■ **WORK TO COMPLETE**
Return only that part of the material below which starts with the line containing "class: Aves" and goes on through the line containing "scientific name: Phacochoerus africanus", restated exactly.

#### MATERIALS PROVIDED ####

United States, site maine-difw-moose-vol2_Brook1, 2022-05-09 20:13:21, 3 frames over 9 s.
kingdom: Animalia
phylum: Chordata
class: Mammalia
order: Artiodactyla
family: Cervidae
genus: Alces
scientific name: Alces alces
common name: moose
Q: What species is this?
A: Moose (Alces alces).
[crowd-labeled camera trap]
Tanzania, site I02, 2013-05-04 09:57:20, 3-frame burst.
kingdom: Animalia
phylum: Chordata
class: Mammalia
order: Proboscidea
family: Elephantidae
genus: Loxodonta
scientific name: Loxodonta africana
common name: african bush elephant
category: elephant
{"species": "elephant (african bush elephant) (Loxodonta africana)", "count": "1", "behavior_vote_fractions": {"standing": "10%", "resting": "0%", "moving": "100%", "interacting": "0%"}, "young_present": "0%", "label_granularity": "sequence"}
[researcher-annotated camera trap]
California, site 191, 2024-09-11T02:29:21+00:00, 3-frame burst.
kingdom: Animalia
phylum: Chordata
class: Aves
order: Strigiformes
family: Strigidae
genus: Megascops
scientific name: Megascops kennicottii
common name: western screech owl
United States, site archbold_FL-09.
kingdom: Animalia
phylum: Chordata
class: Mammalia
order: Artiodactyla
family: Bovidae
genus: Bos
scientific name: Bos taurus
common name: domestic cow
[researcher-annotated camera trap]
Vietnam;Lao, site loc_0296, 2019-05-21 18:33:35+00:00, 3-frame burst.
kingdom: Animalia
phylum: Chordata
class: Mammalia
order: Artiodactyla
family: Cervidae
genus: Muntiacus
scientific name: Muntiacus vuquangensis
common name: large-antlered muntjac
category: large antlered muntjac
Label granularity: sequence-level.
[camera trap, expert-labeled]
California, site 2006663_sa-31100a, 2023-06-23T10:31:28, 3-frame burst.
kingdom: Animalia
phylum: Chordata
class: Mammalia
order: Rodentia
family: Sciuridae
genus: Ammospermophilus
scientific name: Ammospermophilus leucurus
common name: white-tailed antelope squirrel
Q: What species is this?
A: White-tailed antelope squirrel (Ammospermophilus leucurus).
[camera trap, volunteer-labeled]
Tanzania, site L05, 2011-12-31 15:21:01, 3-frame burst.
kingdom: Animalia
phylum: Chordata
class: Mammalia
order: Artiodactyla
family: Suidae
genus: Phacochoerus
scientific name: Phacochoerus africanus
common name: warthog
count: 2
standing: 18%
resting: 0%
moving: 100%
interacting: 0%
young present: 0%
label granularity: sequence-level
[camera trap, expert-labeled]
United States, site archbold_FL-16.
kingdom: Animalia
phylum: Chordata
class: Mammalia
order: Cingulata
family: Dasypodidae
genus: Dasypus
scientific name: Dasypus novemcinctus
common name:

####

■ **RESPONSE TO THIS EXERCISE**
class: Aves
order: Strigiformes
family: Strigidae
genus: Megascops
scientific name: Megascops kennicottii
common name: western screech owl
United States, site archbold_FL-09.
kingdom: Animalia
phylum: Chordata
class: Mammalia
order: Artiodactyla
family: Bovidae
genus: Bos
scientific name: Bos taurus
common name: domestic cow
[researcher-annotated camera trap]
Vietnam;Lao, site loc_0296, 2019-05-21 18:33:35+00:00, 3-frame burst.
kingdom: Animalia
phylum: Chordata
class: Mammalia
order: Artiodactyla
family: Cervidae
genus: Muntiacus
scientific name: Muntiacus vuquangensis
common name: large-antlered muntjac
category: large antlered muntjac
Label granularity: sequence-level.
[camera trap, expert-labeled]
California, site 2006663_sa-31100a, 2023-06-23T10:31:28, 3-frame burst.
kingdom: Animalia
phylum: Chordata
class: Mammalia
order: Rodentia
family: Sciuridae
genus: Ammospermophilus
scientific name: Ammospermophilus leucurus
common name: white-tailed antelope squirrel
Q: What species is this?
A: White-tailed antelope squirrel (Ammospermophilus leucurus).
[camera trap, volunteer-labeled]
Tanzania, site L05, 2011-12-31 15:21:01, 3-frame burst.
kingdom: Animalia
phylum: Chordata
class: Mammalia
order: Artiodactyla
family: Suidae
genus: Phacochoerus
scientific name: Phacochoerus africanus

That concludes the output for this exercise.